10. An air supply unit (120) as recited in claim 9, characterised in that the depth (DT) is ten to twenty times larger than the width.

11. An air supply unit (120) as recited in claim 10, characterised in that the width is approximately 2 mm.

12. An air supply unit (120) as recited in claim 9, having two slots (301, 302), characterised in that an angle (GAMMA) is formed between the depth axes

(361, 362) of each slot (301, 302).

13. An air supply unit (120) as recited in claim 12, characterised in that the angle (GAMMA) between the depth axes (361, 362) is arranged to be adjustable.

14. An air supply unit (120) as recited in claim 12, characterised in that the angle (GAMMA) between the depth axes (361, 362) is arranged to be 10 degrees.

15. An air supply unit (120) as recited in claim 4, characterised in that it comprises light tubes and corresponding reflectors for providing adequate lighting to a bed area of the room.

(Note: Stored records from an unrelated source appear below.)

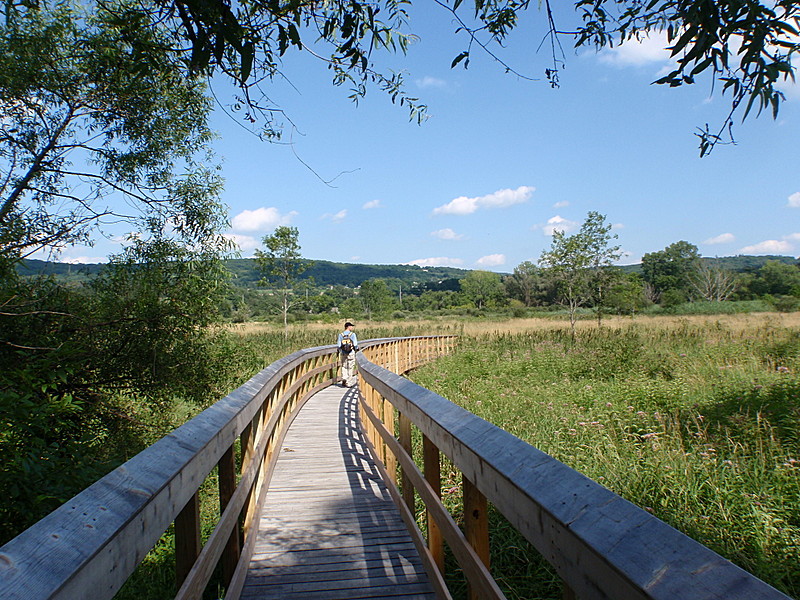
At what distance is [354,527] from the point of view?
12.9 ft

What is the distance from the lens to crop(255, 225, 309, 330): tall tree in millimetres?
29891

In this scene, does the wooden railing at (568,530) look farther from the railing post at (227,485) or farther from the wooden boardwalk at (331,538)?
the railing post at (227,485)

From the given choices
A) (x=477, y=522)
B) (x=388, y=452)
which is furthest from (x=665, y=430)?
(x=477, y=522)

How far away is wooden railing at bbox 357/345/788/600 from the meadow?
188 centimetres

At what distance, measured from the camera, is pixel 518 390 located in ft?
32.0

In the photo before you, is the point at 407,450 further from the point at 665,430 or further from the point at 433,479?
the point at 665,430

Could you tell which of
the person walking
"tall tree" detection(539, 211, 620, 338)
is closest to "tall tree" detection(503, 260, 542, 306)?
"tall tree" detection(539, 211, 620, 338)

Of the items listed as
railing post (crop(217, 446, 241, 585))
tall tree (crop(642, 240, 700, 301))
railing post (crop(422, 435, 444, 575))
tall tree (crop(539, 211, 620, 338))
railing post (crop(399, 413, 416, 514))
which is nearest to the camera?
railing post (crop(422, 435, 444, 575))

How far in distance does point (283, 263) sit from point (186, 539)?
1156 inches

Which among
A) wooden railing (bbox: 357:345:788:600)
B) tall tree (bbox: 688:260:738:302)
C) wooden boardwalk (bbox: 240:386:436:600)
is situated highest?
tall tree (bbox: 688:260:738:302)

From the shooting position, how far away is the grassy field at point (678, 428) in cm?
372

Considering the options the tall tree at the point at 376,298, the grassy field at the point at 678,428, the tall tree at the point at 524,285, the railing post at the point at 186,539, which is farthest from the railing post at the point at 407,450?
the tall tree at the point at 524,285

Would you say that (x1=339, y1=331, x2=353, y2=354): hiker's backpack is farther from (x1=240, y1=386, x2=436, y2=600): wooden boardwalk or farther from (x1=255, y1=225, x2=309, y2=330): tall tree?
(x1=255, y1=225, x2=309, y2=330): tall tree

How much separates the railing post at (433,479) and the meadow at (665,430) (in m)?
1.07
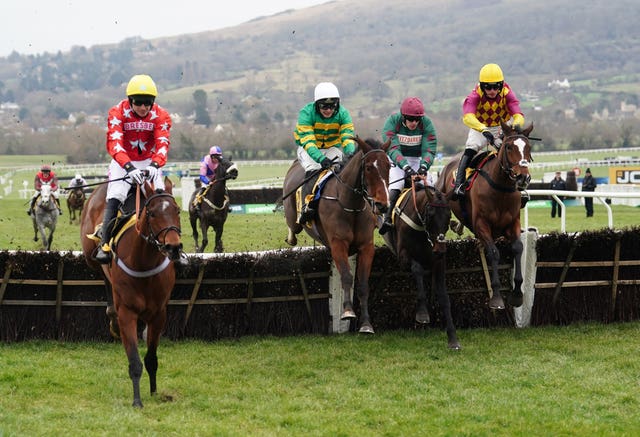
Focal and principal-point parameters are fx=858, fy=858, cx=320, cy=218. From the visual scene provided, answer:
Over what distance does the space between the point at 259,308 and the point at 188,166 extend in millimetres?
44936

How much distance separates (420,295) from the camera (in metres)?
8.75

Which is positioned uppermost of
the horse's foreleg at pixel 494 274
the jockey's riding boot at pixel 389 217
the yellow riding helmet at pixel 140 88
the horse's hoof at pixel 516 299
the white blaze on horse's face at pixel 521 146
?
the yellow riding helmet at pixel 140 88

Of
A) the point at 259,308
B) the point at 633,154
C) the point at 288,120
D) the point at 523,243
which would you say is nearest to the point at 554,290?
the point at 523,243

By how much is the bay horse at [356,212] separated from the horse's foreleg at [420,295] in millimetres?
536

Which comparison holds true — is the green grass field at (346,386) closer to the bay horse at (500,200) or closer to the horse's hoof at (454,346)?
the horse's hoof at (454,346)

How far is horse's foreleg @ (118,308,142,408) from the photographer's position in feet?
21.3

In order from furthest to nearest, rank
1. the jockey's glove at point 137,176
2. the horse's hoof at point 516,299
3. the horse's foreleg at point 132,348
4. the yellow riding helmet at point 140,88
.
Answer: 1. the horse's hoof at point 516,299
2. the yellow riding helmet at point 140,88
3. the jockey's glove at point 137,176
4. the horse's foreleg at point 132,348

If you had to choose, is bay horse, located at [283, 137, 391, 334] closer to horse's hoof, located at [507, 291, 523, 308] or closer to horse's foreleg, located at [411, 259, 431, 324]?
horse's foreleg, located at [411, 259, 431, 324]

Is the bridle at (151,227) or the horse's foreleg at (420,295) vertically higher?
the bridle at (151,227)

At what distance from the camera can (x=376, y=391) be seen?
273 inches

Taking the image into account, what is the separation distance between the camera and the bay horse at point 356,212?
26.7ft

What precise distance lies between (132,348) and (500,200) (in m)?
4.16

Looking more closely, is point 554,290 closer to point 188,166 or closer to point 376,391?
point 376,391

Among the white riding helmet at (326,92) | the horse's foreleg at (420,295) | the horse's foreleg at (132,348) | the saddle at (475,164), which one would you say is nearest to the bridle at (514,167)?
the saddle at (475,164)
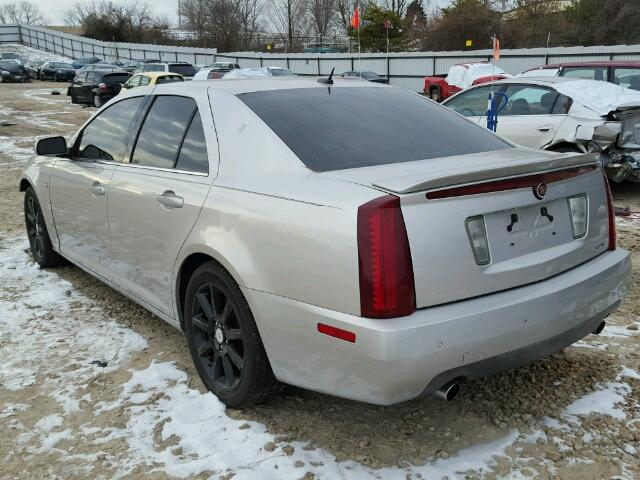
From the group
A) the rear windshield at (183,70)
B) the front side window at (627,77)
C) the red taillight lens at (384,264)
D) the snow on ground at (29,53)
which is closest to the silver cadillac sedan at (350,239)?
the red taillight lens at (384,264)

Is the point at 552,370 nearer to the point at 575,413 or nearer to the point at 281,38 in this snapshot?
the point at 575,413

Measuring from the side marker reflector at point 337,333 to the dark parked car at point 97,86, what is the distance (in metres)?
23.5

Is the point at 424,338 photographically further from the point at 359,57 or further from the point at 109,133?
the point at 359,57

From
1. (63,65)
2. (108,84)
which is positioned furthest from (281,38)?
(108,84)

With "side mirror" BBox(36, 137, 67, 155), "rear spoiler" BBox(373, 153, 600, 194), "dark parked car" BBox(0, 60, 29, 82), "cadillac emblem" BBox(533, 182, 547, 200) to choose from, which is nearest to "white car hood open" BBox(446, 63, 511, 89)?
"side mirror" BBox(36, 137, 67, 155)

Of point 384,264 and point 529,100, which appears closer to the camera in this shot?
point 384,264

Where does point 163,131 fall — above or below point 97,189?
above

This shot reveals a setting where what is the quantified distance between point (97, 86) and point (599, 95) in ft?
68.2

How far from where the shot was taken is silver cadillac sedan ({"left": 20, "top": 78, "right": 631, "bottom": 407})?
2.37 meters

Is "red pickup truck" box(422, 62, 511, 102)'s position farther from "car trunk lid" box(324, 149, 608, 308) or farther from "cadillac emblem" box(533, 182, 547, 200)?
"cadillac emblem" box(533, 182, 547, 200)

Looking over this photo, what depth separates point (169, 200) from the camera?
3301mm

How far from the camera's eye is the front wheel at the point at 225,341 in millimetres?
2865

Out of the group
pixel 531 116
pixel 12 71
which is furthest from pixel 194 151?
pixel 12 71

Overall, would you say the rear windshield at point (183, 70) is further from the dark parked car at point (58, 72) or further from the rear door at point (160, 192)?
the rear door at point (160, 192)
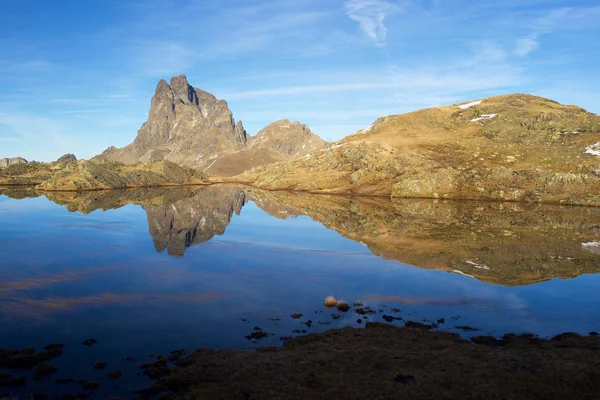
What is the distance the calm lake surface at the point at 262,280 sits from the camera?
1262 inches

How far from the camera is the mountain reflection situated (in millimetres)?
56688

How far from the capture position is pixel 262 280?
162 feet

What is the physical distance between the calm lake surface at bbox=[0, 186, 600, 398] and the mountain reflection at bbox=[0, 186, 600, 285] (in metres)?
0.43

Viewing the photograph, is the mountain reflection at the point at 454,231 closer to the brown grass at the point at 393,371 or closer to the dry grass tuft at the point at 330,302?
the dry grass tuft at the point at 330,302

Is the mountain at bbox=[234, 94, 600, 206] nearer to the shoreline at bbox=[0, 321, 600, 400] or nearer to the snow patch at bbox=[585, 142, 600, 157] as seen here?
the snow patch at bbox=[585, 142, 600, 157]

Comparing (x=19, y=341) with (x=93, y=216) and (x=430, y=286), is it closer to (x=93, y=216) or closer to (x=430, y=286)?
(x=430, y=286)

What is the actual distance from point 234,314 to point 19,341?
55.1 feet

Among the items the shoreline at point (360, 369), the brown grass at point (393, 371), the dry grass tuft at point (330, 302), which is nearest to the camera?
the brown grass at point (393, 371)

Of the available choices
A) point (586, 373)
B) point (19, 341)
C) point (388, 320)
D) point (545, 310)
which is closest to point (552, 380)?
point (586, 373)

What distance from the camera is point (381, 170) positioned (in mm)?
189375

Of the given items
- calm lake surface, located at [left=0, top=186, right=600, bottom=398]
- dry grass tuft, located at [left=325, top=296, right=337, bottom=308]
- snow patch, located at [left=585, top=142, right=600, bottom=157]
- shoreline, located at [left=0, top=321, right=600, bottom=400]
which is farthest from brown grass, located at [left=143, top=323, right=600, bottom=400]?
snow patch, located at [left=585, top=142, right=600, bottom=157]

16. A portable air conditioning unit (500), characterised in that said conditioning unit (500) comprises at least one main diffuser (520, 521) and at least one slot diffuser (530) arranged such that a first airflow through the slot diffuser (530) having a first velocity co-ejects a second airflow through the at least one main diffuser (520, 521) having a second velocity lower than said first velocity.

17. A portable air conditioning unit (500) as recited in claim 16, characterised in that a combined airflow, being the result of said first and second airflow, assumes the direction of the airflow through the slot diffuser (530).

18. A portable air conditioning unit (500) as recited in claim 16, characterised in that said slot diffuser is arranged in a meeting corner (620) of said main diffusers.

19. A portable air conditioning unit (500) as recited in claim 18, characterised in that an angle β between two main diffusers is between 80 and 110 degrees.

20. A portable air conditioning unit (500) as recited in claim 16, characterised in that said unit (500) comprises a slot diffuser unit having two slots with an acute angle (GAMMA) between said slots' depth axes.

21. A portable air conditioning unit (500) as recited in claim 19, characterised in that each slot is provided with a depth substantially larger than its width.

22. A unit (500) as recited in claim 21, characterised in that said width of the slot is approximately 2 mm.

23. A method for supplying fresh air to a patient lying in a bed in a room comprising the following steps: providing a first, relatively fast flow of air, relatively small in volume; providing a second, relatively slow flow of air, relatively large in volume, and adjacent to the first flow of air such that said first flow of air co-ejects air from the second flow; and providing a low speed large volume suction for evacuating the supplied air.

24. A method as recited in claim 23, further comprising the steps of: providing the first flow of air by forcing air through at least one elongated slot parallel to a vertical plane parallel to said bed's left or right side; and providing the second flow of air by forcing air through a perforated sheet of metal or similar material having a hole content of approximately 30 %.

5. A method as recited in claim 24 further comprising the steps of providing the first flow of air by forcing air through two elongated slots having converging axes of depth; and - providing the second flow of air with an air speed of less than 5 % of the air speed of the first flow and with a volume flow of more than double the volume flow of the first flow.